Estetrol Inhibits Endometriosis Development in an In Vivo Murine Model

Affiliations

Estetrol Inhibits Endometriosis Development in an In Vivo Murine Model

Ana Sofia Zabala et al. Biomolecules. .

Abstract

Endometriosis is characterized by the growth of endometrial-like tissue outside the uterus, and it is associated with alterations in the expression of hormone receptors and inflammation.
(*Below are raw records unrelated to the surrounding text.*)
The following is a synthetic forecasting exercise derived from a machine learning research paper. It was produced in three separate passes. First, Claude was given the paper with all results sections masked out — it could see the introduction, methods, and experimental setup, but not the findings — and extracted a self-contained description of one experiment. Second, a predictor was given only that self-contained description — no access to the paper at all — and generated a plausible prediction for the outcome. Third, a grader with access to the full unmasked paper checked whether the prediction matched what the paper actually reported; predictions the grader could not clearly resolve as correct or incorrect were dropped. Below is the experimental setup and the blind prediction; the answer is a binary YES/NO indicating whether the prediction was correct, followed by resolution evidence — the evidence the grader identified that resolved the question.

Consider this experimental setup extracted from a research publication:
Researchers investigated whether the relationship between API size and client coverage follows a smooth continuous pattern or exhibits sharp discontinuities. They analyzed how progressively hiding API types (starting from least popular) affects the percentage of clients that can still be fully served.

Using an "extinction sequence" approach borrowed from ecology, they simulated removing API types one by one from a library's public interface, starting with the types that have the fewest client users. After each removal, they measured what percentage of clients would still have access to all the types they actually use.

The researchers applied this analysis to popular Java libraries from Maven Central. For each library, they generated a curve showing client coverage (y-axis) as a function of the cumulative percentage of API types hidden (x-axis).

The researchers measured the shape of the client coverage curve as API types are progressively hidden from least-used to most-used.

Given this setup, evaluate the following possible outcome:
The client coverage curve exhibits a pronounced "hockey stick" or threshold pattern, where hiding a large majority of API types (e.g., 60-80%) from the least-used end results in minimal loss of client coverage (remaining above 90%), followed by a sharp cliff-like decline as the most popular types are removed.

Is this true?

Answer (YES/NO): YES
Estetrol (E4) is a weak estrogen that recently has been approved for contraception. We evaluated the effect of E4 on the growth of endometriotic-like lesions and the expression of TNF-α, estrogen receptors (ERs), and progesterone receptors (PRs) in an in vivo murine model. Endometriosis was induced surgically in female C57BL/6 mice. E4 was delivered via Alzet pump (3 mg/kg/day) from the 15th postoperative day for 4 weeks. E4 significantly reduced the volume (p < 0.001) and weight (p < 0.05) of ectopic lesions. Histologically, E4 did not affect cell proliferation (PCNA immunohistochemistry) but it did increase cell apoptosis (TUNEL assay) (p < 0.05). Furthermore, it modulated oxidative stress (SOD, CAT, and GPX activity, p < 0.05) and increased lipid peroxidation (TBARS/MDA, p < 0.01). Molecular analysis showed mRNA (RT-qPCR) and protein (ELISA) expression of TNF-α decreased (p < 0.05) and mRNA expression of Esr2 reduced (p < 0.05), in contrast with the increased expression of Esr1 (p < 0.01) and Pgr (p < 0.05). The present study demonstrates for the first time that E4 limited the development and progression of endometriosis in vivo.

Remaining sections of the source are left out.